Texas requires LPAC representation on the ARD Committee. The regulation is at 19 T.A.C. 89.1050(c)(1)(J):
ARD Committees must include the following:
(J) a professional staff member who is on the language proficiency assessment committee who may be a member of the committee described in subparagraphs (B) and (C) of this paragraph, if the student is identified as an English language learner. (Note: the new terminology is Emergent Bilingual Student).
Subparagraphs (B) and (C) refer to the two teachers who must be members of the ARD—one from special ed and one from general ed. So if one of the student’s teachers is also a member of the LPAC they can serve in a dual role at the ARD. What about the administrator? Can the assistant principal wear two hats at the ARD meeting, serving as both the “representative of the public agency” and the LPAC rep?
No. This is addressed in FAQ #B-5 in “FAQs—LPAC and Emergent Bilingual Students:
Can the administrator in an ARD committee meeting for an EB student who also receives special education services perform the role of the ARD committee administrator and the role of the LPAC representative simultaneously?
Actually, the answer then explains why it says “no” but I already explained that here, so I won’t repeat it.

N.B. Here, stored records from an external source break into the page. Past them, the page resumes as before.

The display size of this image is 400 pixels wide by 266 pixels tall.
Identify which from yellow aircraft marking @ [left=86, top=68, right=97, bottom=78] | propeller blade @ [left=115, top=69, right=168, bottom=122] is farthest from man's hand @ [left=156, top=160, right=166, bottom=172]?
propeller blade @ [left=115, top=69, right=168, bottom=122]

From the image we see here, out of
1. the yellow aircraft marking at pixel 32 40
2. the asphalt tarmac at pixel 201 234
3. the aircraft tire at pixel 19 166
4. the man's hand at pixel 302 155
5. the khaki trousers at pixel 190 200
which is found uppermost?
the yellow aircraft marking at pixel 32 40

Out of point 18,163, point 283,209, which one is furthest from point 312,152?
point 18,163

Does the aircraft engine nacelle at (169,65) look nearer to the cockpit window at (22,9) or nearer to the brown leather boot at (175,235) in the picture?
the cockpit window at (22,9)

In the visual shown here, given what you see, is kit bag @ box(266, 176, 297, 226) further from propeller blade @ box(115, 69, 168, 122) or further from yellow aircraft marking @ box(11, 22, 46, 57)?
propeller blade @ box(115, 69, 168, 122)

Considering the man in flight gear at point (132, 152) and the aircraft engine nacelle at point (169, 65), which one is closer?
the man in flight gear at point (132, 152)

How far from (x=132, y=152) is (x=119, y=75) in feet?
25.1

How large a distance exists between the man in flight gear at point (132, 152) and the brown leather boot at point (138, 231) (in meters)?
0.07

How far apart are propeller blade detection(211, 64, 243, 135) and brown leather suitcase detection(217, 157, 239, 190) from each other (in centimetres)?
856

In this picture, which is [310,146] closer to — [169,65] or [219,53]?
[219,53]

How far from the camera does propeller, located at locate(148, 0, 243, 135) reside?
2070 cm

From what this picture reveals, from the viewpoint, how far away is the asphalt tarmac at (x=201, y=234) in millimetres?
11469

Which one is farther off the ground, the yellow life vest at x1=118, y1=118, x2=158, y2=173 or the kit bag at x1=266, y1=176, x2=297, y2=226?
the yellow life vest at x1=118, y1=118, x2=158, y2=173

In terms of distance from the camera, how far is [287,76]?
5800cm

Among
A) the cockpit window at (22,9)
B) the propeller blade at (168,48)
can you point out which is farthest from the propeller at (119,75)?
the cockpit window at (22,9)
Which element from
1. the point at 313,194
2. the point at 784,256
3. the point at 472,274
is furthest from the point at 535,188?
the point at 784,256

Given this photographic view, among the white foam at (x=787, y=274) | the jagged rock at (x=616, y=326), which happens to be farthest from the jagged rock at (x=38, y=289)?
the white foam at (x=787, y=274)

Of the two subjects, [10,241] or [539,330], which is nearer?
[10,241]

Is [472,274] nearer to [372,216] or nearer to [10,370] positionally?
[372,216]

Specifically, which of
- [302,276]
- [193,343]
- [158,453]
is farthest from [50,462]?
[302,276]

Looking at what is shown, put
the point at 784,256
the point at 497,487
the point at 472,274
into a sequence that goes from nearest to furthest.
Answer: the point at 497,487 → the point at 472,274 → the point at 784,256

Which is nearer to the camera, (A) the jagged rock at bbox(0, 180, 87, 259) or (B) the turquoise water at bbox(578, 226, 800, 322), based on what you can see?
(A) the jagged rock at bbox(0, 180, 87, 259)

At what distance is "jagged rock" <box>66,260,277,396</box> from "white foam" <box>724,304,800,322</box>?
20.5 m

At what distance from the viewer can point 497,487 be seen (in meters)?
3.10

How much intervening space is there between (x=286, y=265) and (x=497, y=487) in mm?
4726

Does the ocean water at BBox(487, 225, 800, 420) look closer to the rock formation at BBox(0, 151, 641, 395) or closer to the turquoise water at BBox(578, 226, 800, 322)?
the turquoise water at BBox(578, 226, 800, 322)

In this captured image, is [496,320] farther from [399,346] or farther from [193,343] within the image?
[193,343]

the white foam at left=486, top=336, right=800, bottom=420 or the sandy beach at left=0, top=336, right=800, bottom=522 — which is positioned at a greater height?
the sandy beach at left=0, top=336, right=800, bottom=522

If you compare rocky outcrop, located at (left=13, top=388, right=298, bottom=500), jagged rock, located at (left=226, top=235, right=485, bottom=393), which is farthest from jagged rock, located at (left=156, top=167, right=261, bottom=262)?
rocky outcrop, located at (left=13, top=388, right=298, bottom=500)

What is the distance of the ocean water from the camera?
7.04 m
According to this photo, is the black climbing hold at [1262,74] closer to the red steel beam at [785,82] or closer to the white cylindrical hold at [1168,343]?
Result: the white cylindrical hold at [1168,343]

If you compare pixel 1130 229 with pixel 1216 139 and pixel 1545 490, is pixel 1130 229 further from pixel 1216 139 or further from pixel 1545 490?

However, I do think the final part of the answer to FAQ B-5 is helpful:
Typically, the best representative of the needs of the EB student in the ARD is the bilingual or ESL educator from the LPAC that directly instructs the student and has detailed knowledge of the student’s linguistic needs and strengths.
If we don’t staff the ARD meeting properly we are running the risk of a complaint that we failed to comply with IDEA’s procedures. More importantly, we might fail to address an important student need. So let’s be sure we have LPAC representation at the ARD Committee meeting.
DAWG BONE: EDUCATORS HAVE THE OPPORTUNITY TO SERVE ON MANY, MANY COMMITTEES! PAD YOUR RESUME!